─── Data provided ───

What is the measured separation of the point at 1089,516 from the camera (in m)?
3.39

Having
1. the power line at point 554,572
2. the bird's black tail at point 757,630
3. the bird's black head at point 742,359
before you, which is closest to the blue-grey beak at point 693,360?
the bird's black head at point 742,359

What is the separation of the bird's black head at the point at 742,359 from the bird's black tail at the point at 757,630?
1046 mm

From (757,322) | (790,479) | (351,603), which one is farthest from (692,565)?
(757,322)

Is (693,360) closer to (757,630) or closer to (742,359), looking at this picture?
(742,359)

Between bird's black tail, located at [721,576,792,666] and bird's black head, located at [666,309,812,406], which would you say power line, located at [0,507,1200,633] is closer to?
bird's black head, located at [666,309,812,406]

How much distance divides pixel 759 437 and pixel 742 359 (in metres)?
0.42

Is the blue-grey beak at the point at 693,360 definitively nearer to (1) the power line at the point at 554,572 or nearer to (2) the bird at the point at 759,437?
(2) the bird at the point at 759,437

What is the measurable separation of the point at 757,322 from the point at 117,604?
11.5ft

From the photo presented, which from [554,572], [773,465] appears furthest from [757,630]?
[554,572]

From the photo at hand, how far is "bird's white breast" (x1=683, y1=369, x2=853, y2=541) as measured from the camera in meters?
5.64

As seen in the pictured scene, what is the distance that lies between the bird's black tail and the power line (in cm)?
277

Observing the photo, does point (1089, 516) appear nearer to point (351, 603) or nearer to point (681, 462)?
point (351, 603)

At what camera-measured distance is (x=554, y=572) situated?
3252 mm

───
─── Data provided ───

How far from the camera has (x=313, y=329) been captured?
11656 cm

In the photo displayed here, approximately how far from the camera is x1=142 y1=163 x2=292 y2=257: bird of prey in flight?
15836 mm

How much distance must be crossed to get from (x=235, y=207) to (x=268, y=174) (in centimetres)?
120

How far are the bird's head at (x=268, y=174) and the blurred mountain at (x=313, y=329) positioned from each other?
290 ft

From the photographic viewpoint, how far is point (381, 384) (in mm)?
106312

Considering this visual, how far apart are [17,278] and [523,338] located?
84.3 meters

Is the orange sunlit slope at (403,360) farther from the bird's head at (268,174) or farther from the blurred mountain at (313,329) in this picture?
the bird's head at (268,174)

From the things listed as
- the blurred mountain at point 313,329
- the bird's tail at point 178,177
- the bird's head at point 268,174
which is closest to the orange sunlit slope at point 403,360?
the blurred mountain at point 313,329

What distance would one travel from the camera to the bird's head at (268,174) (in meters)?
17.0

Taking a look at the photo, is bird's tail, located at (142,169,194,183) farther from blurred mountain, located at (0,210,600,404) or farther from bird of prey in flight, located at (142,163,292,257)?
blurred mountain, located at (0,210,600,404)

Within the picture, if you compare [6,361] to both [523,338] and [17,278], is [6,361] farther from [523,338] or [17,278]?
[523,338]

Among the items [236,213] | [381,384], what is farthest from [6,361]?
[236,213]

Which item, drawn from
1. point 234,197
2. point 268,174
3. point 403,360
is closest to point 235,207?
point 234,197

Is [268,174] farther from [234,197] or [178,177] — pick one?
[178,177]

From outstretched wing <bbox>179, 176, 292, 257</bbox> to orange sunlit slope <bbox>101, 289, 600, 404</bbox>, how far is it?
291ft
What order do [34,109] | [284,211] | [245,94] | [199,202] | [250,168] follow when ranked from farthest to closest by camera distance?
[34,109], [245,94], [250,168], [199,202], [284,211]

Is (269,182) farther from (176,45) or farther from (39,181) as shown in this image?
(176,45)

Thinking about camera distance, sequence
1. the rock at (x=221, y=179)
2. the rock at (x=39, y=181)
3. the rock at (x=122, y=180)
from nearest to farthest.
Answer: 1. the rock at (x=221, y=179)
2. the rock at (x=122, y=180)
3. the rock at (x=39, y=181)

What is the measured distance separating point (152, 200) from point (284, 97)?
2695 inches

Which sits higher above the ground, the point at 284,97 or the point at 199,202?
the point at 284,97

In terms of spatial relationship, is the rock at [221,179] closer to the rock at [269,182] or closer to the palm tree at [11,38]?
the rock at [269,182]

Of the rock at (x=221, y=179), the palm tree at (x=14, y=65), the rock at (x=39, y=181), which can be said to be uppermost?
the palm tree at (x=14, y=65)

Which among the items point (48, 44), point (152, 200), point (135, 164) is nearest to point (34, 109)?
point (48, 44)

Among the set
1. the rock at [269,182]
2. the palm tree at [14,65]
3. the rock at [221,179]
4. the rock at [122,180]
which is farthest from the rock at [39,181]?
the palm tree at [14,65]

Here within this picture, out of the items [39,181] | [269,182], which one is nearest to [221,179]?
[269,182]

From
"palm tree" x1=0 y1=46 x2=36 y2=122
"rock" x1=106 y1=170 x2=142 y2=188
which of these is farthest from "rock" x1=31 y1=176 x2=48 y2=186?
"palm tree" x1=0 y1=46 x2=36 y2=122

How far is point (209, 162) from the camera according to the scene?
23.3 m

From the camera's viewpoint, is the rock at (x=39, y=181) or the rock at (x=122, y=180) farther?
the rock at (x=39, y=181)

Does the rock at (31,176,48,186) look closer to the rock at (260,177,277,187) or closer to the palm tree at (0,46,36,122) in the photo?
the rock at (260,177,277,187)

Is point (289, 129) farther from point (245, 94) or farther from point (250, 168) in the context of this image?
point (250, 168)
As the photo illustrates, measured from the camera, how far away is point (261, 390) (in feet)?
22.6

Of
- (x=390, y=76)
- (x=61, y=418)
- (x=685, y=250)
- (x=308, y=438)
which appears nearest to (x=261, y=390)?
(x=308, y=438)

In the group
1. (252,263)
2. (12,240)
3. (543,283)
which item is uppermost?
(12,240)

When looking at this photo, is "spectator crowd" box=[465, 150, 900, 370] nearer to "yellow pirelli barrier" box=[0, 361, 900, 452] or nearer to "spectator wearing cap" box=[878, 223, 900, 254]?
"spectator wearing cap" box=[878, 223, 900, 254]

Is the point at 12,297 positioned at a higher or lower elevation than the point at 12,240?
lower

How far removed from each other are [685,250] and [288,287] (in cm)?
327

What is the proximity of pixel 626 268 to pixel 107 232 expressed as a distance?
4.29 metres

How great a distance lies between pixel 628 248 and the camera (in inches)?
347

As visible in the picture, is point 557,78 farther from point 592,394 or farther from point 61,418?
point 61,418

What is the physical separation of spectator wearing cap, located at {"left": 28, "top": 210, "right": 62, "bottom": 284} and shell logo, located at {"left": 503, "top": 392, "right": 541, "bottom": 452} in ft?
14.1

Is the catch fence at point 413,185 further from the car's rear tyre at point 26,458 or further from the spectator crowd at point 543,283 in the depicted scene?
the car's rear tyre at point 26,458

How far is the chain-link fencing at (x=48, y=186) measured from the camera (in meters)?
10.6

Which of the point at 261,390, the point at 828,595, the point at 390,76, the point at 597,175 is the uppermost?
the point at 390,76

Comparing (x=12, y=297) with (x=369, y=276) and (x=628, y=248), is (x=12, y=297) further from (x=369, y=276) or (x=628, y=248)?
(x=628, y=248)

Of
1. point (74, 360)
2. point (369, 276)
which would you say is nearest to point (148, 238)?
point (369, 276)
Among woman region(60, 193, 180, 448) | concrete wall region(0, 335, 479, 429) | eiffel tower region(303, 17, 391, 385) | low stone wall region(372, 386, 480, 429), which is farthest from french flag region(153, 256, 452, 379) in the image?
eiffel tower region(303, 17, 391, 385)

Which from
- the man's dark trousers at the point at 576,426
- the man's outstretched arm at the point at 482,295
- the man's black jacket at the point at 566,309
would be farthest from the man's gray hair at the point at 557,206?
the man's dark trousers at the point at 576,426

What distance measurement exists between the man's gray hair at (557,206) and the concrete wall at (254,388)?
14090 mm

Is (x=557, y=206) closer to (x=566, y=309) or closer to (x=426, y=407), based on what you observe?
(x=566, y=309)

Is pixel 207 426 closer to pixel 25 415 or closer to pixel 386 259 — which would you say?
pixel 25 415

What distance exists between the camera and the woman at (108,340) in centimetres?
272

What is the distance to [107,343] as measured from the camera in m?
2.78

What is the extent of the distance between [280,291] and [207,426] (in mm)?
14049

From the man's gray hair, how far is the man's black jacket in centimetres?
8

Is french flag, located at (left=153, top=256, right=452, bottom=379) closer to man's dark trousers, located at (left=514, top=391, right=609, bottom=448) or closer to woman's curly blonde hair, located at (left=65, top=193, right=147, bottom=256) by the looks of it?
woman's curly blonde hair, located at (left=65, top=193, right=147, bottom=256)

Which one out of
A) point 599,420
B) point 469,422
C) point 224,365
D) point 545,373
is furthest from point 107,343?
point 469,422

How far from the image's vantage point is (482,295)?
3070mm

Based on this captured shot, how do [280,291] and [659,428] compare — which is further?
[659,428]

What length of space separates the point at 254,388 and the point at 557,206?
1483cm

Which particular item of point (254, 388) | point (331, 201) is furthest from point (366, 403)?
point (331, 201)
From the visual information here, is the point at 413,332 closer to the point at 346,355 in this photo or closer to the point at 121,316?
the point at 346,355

───
─── Data provided ───

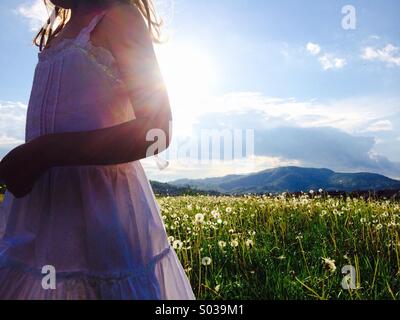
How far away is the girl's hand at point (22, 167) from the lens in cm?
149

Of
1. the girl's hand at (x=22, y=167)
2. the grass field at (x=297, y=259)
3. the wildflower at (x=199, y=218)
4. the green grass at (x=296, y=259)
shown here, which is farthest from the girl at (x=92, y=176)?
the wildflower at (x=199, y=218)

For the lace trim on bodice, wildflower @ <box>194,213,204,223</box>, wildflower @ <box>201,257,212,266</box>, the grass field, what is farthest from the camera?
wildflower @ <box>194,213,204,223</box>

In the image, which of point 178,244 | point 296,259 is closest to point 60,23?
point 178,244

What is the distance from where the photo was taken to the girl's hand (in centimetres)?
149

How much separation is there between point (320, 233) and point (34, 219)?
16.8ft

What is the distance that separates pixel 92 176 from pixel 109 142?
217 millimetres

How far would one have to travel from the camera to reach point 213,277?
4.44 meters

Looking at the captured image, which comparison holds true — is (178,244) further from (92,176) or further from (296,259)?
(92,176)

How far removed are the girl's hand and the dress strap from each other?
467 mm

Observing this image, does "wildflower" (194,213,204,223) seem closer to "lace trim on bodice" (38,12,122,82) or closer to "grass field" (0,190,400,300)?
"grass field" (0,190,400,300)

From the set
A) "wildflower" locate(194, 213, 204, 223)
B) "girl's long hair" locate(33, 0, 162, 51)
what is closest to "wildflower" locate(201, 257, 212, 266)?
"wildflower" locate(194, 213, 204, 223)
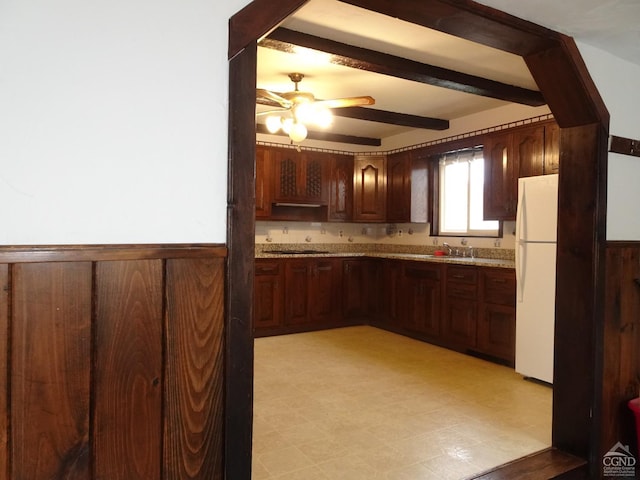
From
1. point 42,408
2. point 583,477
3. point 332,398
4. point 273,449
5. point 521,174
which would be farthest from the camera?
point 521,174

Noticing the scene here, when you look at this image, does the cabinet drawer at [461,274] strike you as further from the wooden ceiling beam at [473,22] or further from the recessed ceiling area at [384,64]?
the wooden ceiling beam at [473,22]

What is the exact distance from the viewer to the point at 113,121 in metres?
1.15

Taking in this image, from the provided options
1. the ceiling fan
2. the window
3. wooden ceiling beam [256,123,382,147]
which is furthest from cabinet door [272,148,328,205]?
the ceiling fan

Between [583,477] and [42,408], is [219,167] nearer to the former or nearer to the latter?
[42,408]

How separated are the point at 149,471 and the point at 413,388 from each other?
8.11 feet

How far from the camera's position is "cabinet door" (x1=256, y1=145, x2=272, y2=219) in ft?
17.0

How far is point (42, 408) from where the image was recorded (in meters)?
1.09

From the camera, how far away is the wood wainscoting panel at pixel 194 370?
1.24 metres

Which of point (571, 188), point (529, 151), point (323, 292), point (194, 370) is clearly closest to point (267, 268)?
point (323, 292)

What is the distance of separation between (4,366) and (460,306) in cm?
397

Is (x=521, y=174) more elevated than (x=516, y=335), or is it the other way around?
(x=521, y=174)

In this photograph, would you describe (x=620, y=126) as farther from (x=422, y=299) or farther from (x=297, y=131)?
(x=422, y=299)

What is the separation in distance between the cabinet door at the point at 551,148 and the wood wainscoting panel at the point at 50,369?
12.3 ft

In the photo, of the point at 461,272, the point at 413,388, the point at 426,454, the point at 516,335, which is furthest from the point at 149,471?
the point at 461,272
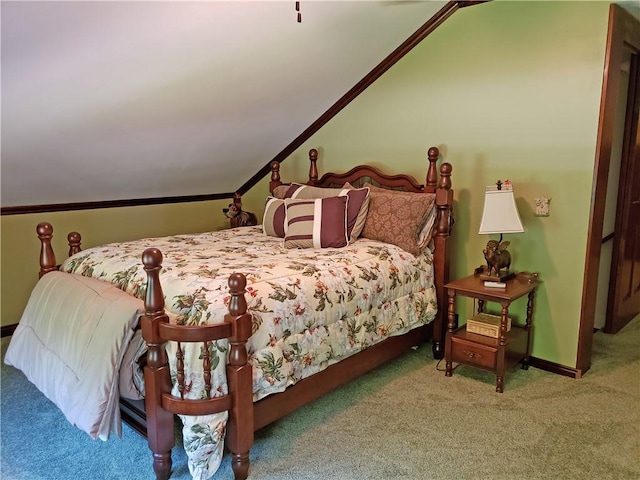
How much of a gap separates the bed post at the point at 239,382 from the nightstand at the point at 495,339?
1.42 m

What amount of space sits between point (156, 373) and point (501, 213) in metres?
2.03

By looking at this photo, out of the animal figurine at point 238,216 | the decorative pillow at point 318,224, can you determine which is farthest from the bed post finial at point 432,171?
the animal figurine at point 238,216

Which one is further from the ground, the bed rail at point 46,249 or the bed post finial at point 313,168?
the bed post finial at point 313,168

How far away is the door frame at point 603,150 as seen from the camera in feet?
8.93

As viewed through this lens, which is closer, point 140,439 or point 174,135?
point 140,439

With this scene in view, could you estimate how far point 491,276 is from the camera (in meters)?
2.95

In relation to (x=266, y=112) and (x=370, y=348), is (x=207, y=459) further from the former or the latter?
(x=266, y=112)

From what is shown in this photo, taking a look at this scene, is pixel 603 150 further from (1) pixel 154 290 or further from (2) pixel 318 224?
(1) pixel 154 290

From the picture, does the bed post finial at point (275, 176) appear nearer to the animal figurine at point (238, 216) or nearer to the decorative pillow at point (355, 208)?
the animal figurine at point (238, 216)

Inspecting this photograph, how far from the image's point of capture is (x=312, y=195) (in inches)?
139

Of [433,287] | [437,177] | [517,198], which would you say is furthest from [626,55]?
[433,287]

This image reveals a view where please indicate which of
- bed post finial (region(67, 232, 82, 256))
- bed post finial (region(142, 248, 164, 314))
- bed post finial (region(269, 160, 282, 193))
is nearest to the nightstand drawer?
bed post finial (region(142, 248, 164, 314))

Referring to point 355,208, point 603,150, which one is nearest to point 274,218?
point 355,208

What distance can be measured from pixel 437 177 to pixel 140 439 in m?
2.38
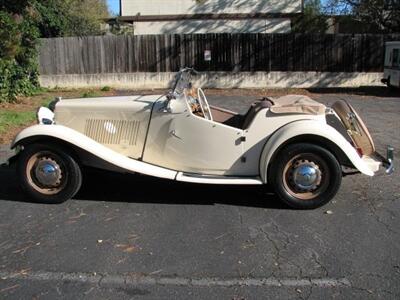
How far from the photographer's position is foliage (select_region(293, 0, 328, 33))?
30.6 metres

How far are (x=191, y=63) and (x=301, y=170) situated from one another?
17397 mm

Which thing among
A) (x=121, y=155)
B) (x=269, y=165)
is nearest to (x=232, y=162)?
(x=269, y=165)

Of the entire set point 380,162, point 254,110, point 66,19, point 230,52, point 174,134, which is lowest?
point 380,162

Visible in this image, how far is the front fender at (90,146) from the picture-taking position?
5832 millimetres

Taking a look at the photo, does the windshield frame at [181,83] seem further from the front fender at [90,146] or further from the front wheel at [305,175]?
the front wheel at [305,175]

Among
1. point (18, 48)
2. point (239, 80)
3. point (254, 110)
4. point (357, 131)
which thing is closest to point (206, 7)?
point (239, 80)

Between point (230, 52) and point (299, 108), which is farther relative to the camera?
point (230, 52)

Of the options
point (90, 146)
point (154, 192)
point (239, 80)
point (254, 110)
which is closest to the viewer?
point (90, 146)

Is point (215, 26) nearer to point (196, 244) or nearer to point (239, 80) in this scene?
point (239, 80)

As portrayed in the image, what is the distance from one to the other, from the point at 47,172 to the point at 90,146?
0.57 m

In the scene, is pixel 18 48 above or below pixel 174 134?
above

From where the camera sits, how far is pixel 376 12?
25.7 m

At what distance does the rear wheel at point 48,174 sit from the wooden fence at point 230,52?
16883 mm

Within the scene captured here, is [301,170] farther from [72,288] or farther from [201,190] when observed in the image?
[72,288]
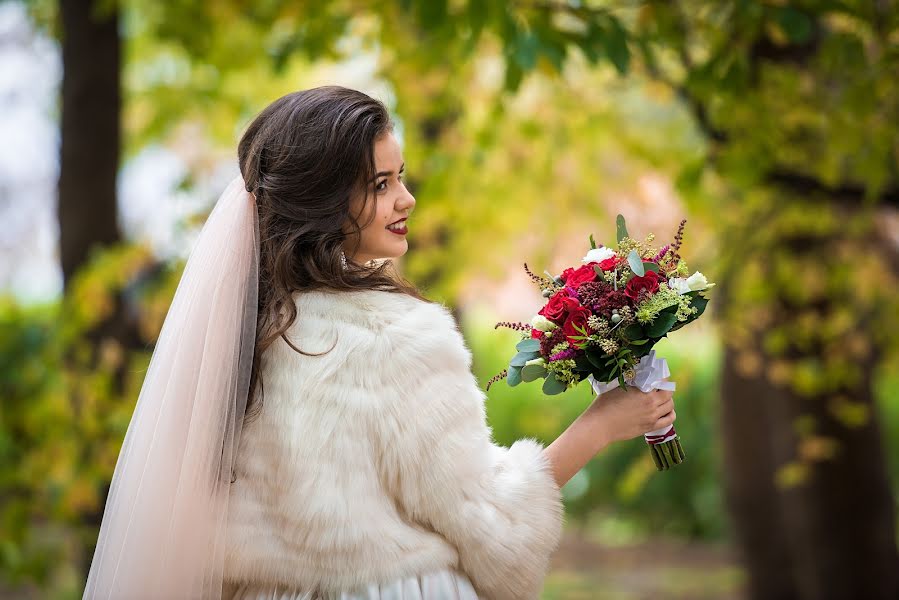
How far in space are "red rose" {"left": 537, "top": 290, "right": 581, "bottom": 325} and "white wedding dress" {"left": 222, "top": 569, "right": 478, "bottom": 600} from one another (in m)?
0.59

───

**Exercise description**
Count the lines in the listing above that contain the word "wheel", and reply with the number alone.

**Full answer**
3